SOURCE DOCUMENT Block Start

Alternative (alt) text for figure 1. A phrase, “A long narrow passage sunk in the
                           earth,” is diagrammed to show the parts of speech.
Figure 1.

Diagram of a dependency arc representing grammatical word dependencies among parts of speech categories and their abbreviations in an example phrase.

Part-of-Speech Classes

SpaCy natural language processing pipelines tokenize phrases and assign POS abbreviation tags to those tokens and tags for the dependency relations determined among tokens based on Universal Dependencies libraries, as presented by Marneffe and others (2024). Token texts and their associated tags compose the tabular data column headings of the USGS data release associated with this report (Abbott, 2024). The text analysis in this study produced eight POS classes of content words for object representations and four classes of function words for operational applications; these are listed below. Function words provide clarifying context to descriptions. For example, descriptions formed with the determiner “the” that appear to refer to exactly one object could indicate logical primitives.

The eight POS content words and their abbreviations are:

  • Adjective (ADJ)

  • Adverb (ADV)

  • Auxiliary (AUX)

  • Determiner (DET)

  • Noun (NOUN)

  • Numeral (NUM)

  • Pronoun (PRON) and

  • Verb (VERB)

The four POS function words are:

  • Adposition (ADP)

  • Coordinating conjunction (CCONJ)

  • Particle (PART) and

  • Subordinating conjunction (SCONJ)

A token's lemma is an attribute that describes the root form or infinitive of that word. In the word’s dictionary form, a lemma is used as a heading indicating the subject or argument of an annotation or a dictionary entry. Lemmas may be preferred forms for entity classes in an ontology because definitions usually reflect stable states such as roots or infinitives. However, linguistic class definitions include conditional properties indicated by the word token texts of their input clause. Word token texts vary to indicate semantic properties (such as person, number, tense, use, and the action role of subjects and objects) that may be transferable to graphs. POS tags, such as “noun,” “verb,” “adjective,” and “adverb,” indicate grammatical roles that help distinguish how a lemma may function within a graph, whether as a class, relationship, or property.

SOURCE DOCUMENT Block End
DATA SEGMENT Block Start

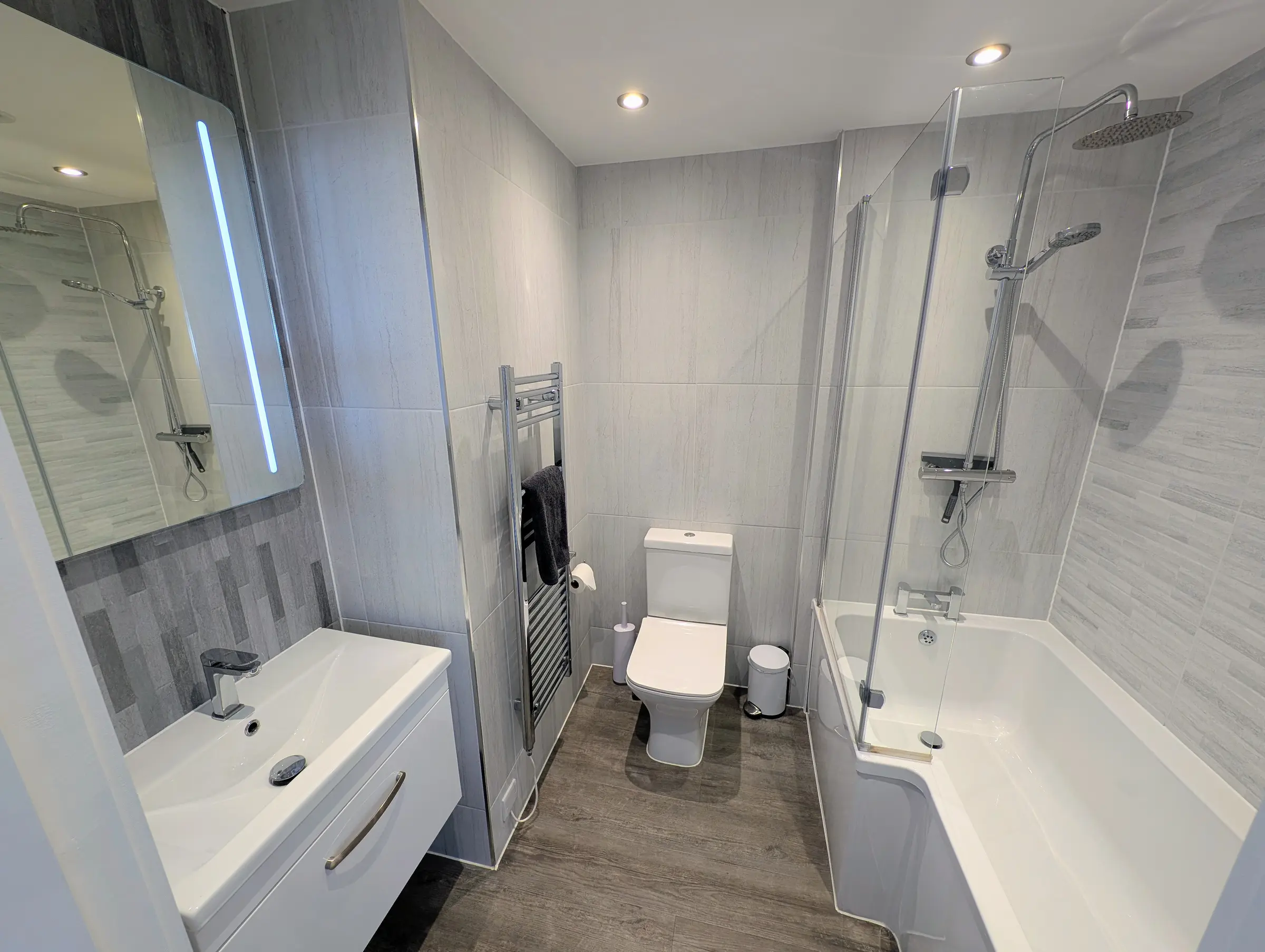 Main bathroom with a bath, rainfall shower, washbasin and toilet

DATA SEGMENT Block End

**TASK LIST**
• 1. For the passage on part-of-speech classes, answer yes or no to whether each statement agrees with it, and quote the exact words that decide each answer. (a) The study's text analysis produced eight POS classes of content words. (b) Particle is one of the content-word classes. (c) A token's lemma describes the root form or infinitive of the word.
• 2. Extend the passage on part-of-speech classes with one more paragraph that begins after its final sentence.
The data come from a source separate from the passage on part-of-speech classes.

**ANSWERS BY TASK**
• 1.
(a) Yes: "The text analysis in this study produced eight POS classes of content words for object representations"
(b) No: "The four POS function words are:" lists "Particle (PART) and"
(c) Yes: "A token's lemma is an attribute that describes the root form or infinitive of that word."

• 2.
The POS sets transfer to the class-subclass hierarchy of taxonomy and tree-type databases to allow Boolean operations involving set members and inference. However, the relations and attributes may lack equivalent formal semantic axioms or formulas that enable some semantic similarity measures but limit logic applications. Some set relations are inherent in definitions of words, such as plurals. Different kinds of relations among objects, space, and time, such as agency, possession, or topology, are marked by prepositions or subordinate conjunctions. Verb relations and attributes can infer some processes. For example, in the meteorological phenomenon called the convection cycle, dynamic markers such as “cooling,” “shrinking,” and “sinking” can be used to define an entity such as a convective storm, “An atmospheric storm which is generated by the heating and convection of moist and unstable air masses” (The Ontology Lookup Service, 2025). Adverbs can reflect conditions of necessity, uncertainty, possibility, or permission, including time conditions. Some subordinate conjunctions beginning with “wh-,” such as “where” and “when,” provide indications of space and time.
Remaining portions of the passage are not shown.